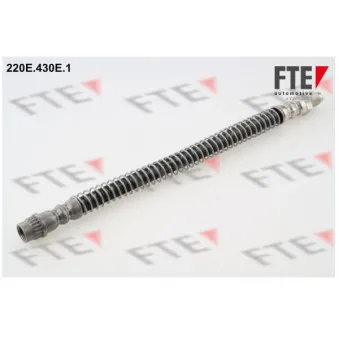 Flexible de frein FTE 220E.430E.1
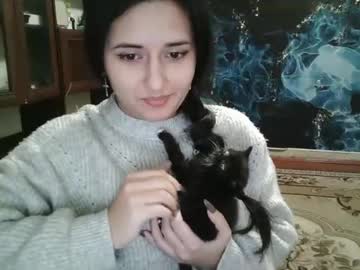 Ariana_Bad_Girl January 20, 2025 Chaturbate stream image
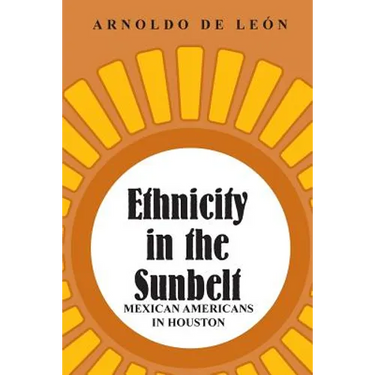 Ethnicity in the Sunbelt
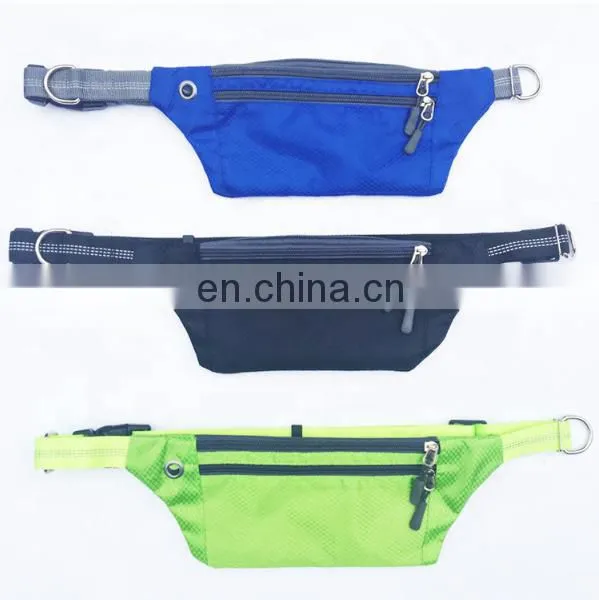 Heavy Duty Dog Leashes Running Training Leash for Pets Bungee Dog Leash With Waist Pack photo-3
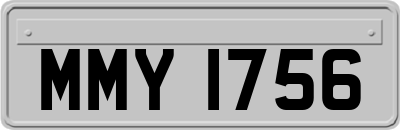 MMY1756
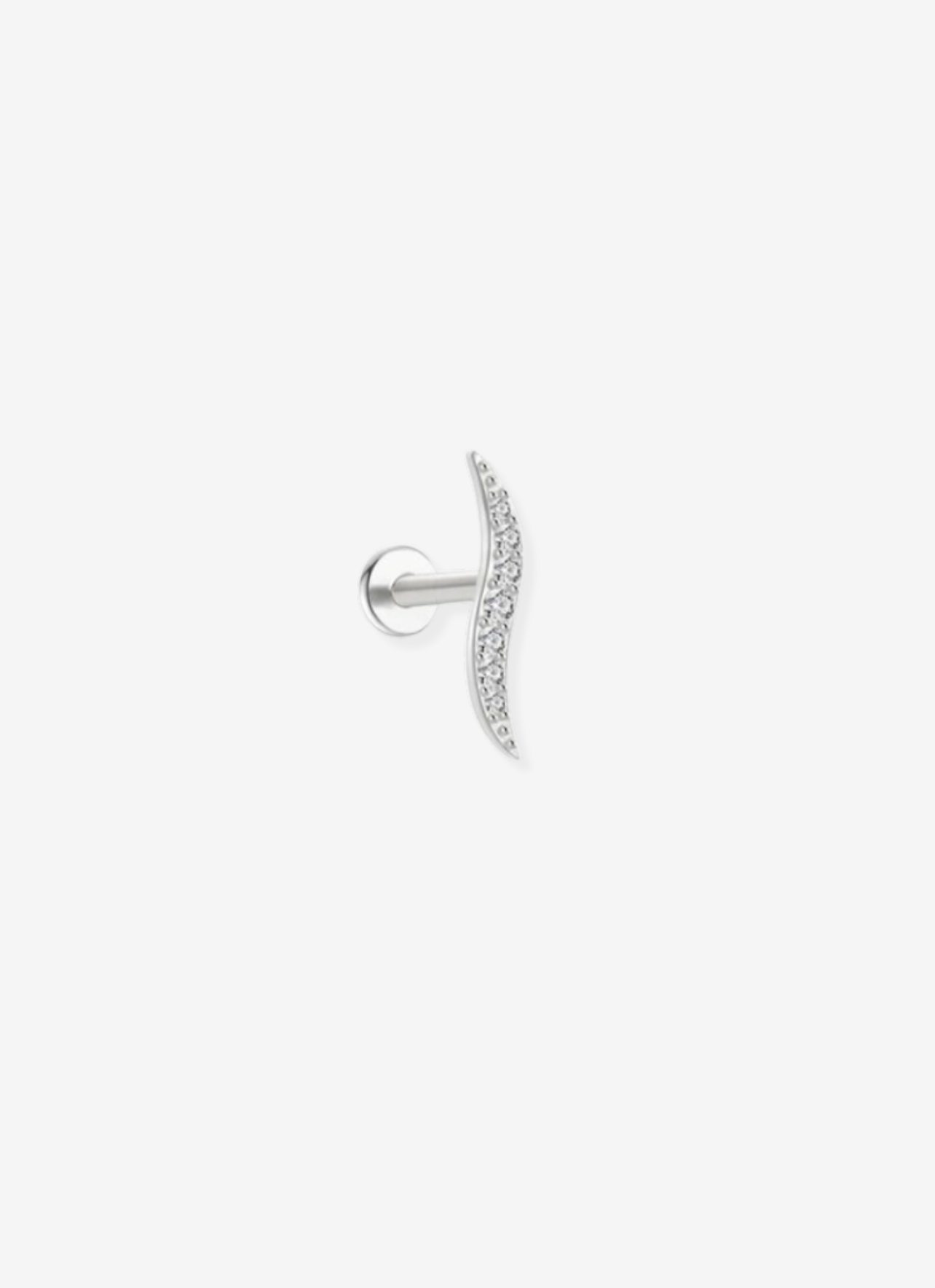 Piercing Zéna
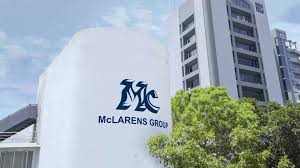 McLarens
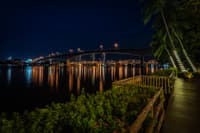 Chaophraya River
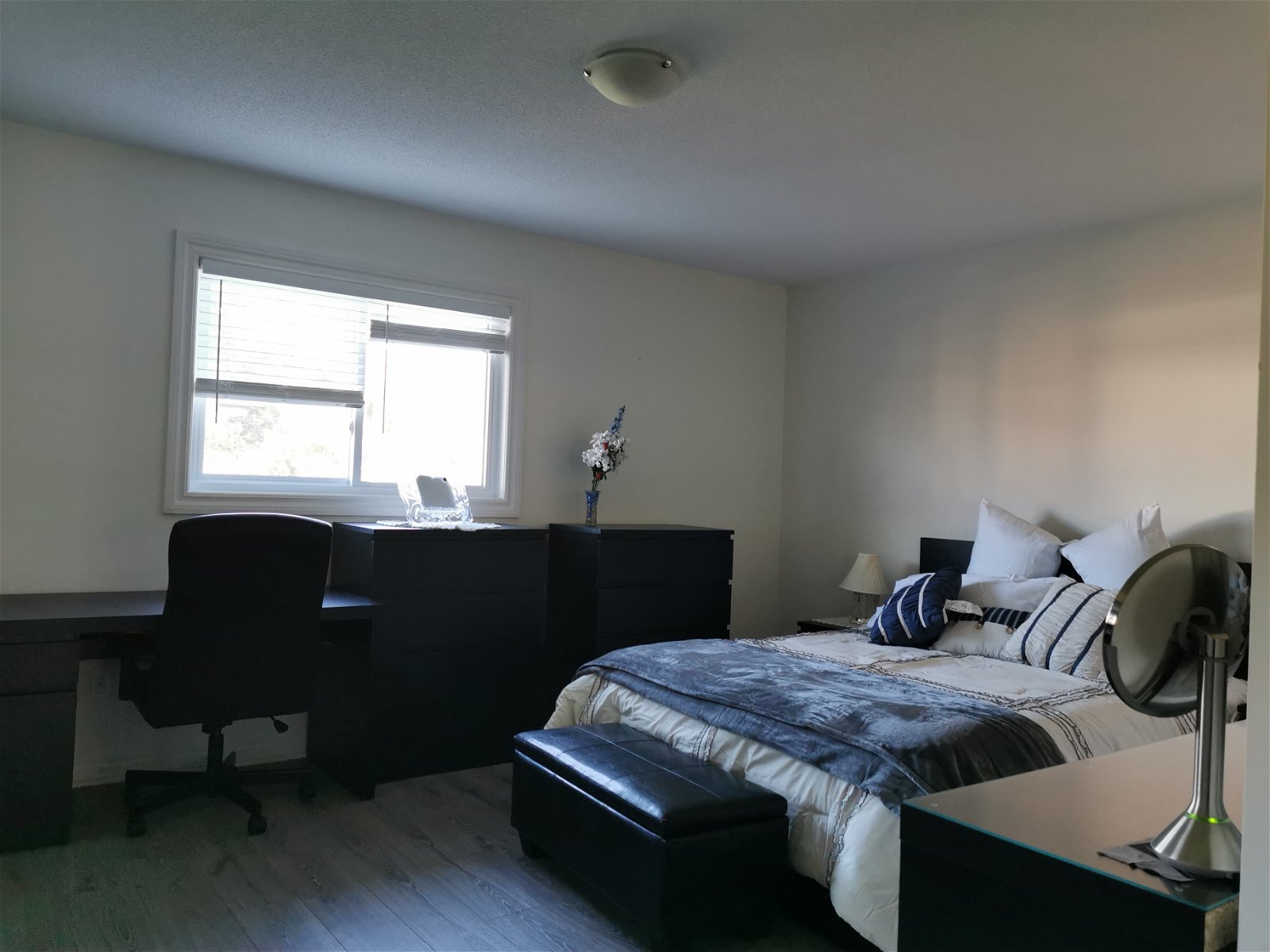 Homestay Mississauga 220314
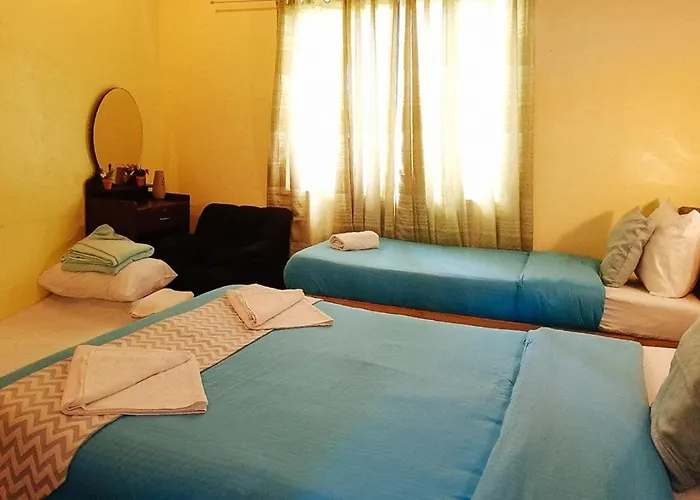 Kojie Guest House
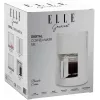 Pour-over koffiezetapparaat Elle EKCMP301WHEU 1,8 l witte filterkoffiezetapparaat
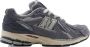 New Balance "1906 Protection Pack Grey Sneakers" Grijs Heren - Thumbnail 1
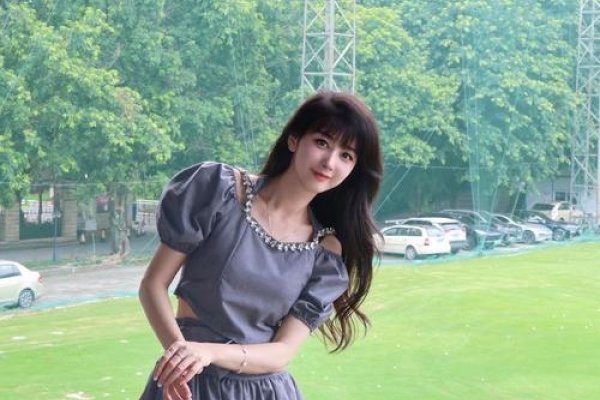广州美女交友网，邂逅都市浪漫的线上桥梁-新乐天
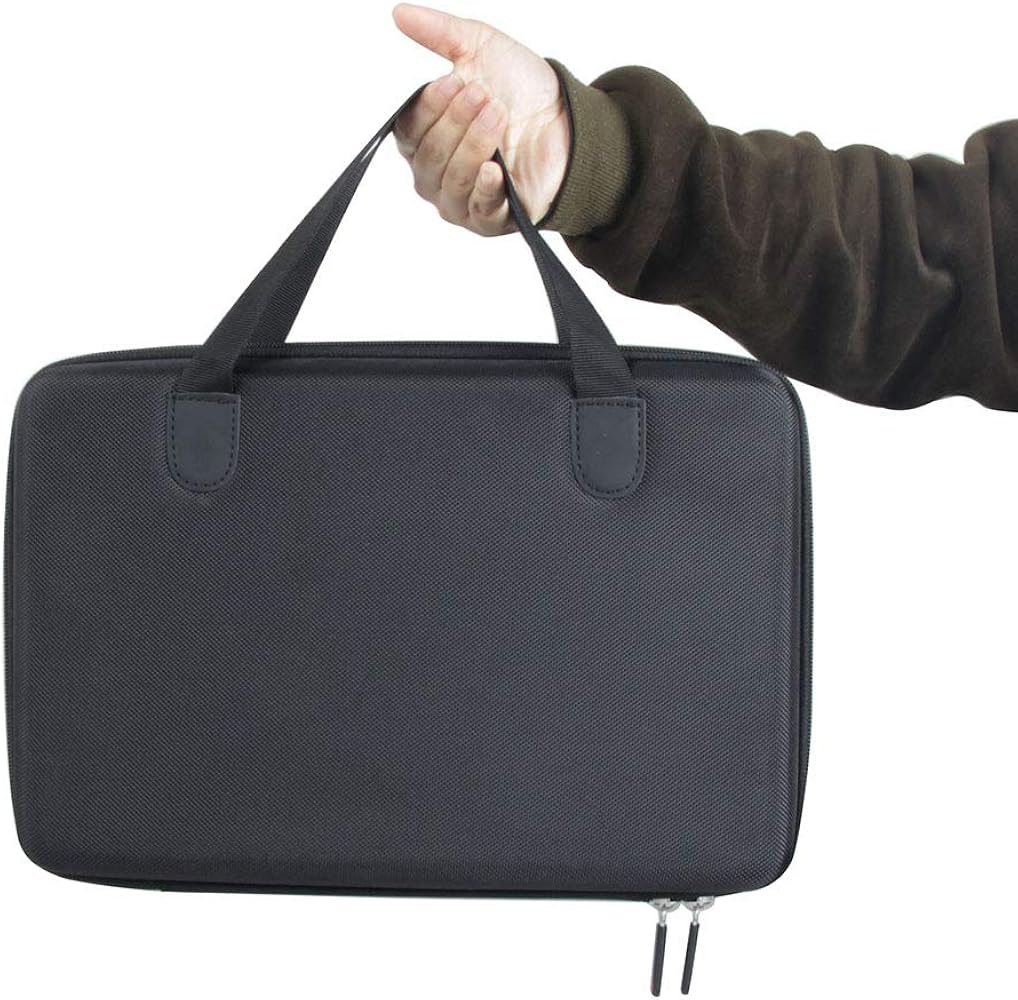 Amazon.co.jp: Hermitshell 専用保護収納ケース対応 MPK Mini Play MK3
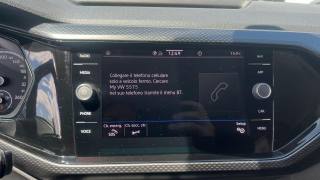 VOLKSWAGEN T-Cross usata, con ESP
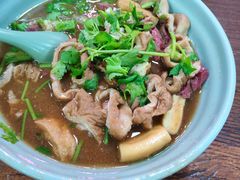 -门框胡同百年卤煮(前门店)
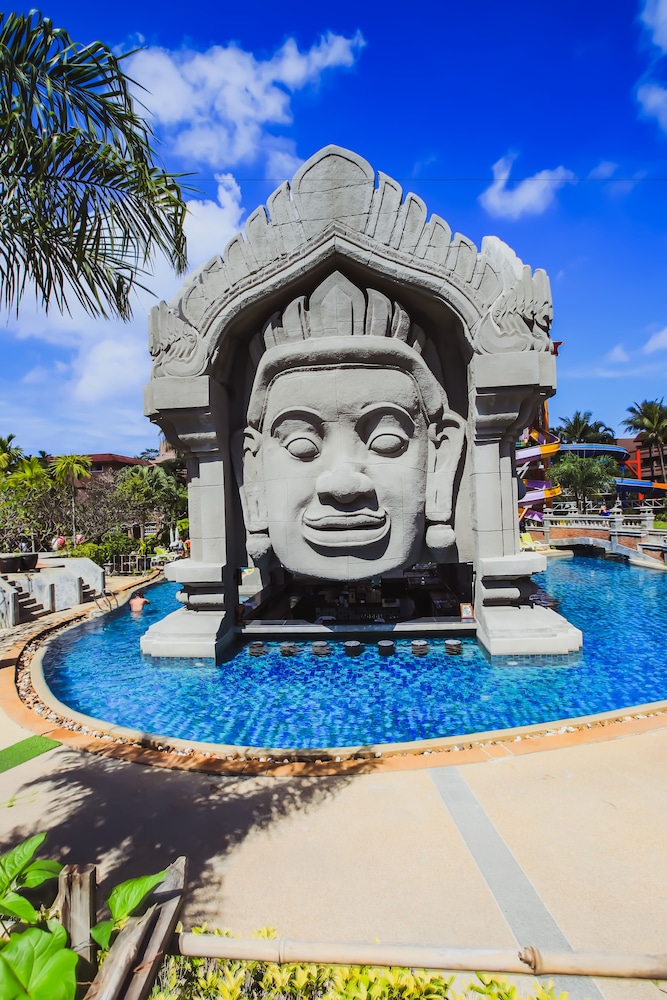 Phuket Orchid Resort And Spa 67/71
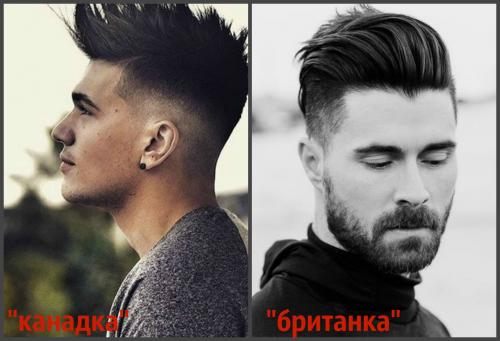 Британка женская стрижка. Мужская стрижка Британка 06 Британка женская стрижка. Мужская стрижка Британка 06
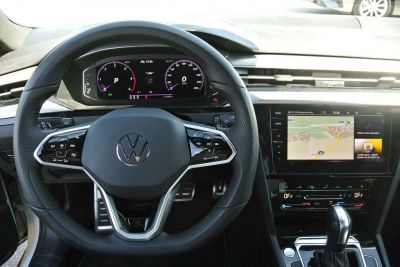 VW Arteon Gebrauchtwagen VW Arteon Gebrauchtwagen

*EXERCISE OBJECTIVE:* The response must match the listing exactly, except that pictures are removed.

*SOLUTION TO THE EXERCISE:*
 Flexible de frein FTE 220E.430E.1
 Ariana_Bad_Girl January 20, 2025 Chaturbate stream image
 Ethnicity in the Sunbelt
 Heavy Duty Dog Leashes Running Training Leash for Pets Bungee Dog Leash With Waist Pack photo-3
 MMY1756
 Piercing Zéna
 McLarens
 Chaophraya River
 Homestay Mississauga 220314
 Kojie Guest House
 Pour-over koffiezetapparaat Elle EKCMP301WHEU 1,8 l witte filterkoffiezetapparaat
 New Balance "1906 Protection Pack Grey Sneakers" Grijs Heren - Thumbnail 1
广州美女交友网，邂逅都市浪漫的线上桥梁-新乐天
 Amazon.co.jp: Hermitshell 専用保護収納ケース対応 MPK Mini Play MK3
 VOLKSWAGEN T-Cross usata, con ESP
 -门框胡同百年卤煮(前门店)
 Phuket Orchid Resort And Spa 67/71
 Британка женская стрижка. Мужская стрижка Британка 06 Британка женская стрижка. Мужская стрижка Британка 06
 VW Arteon Gebrauchtwagen VW Arteon Gebrauchtwagen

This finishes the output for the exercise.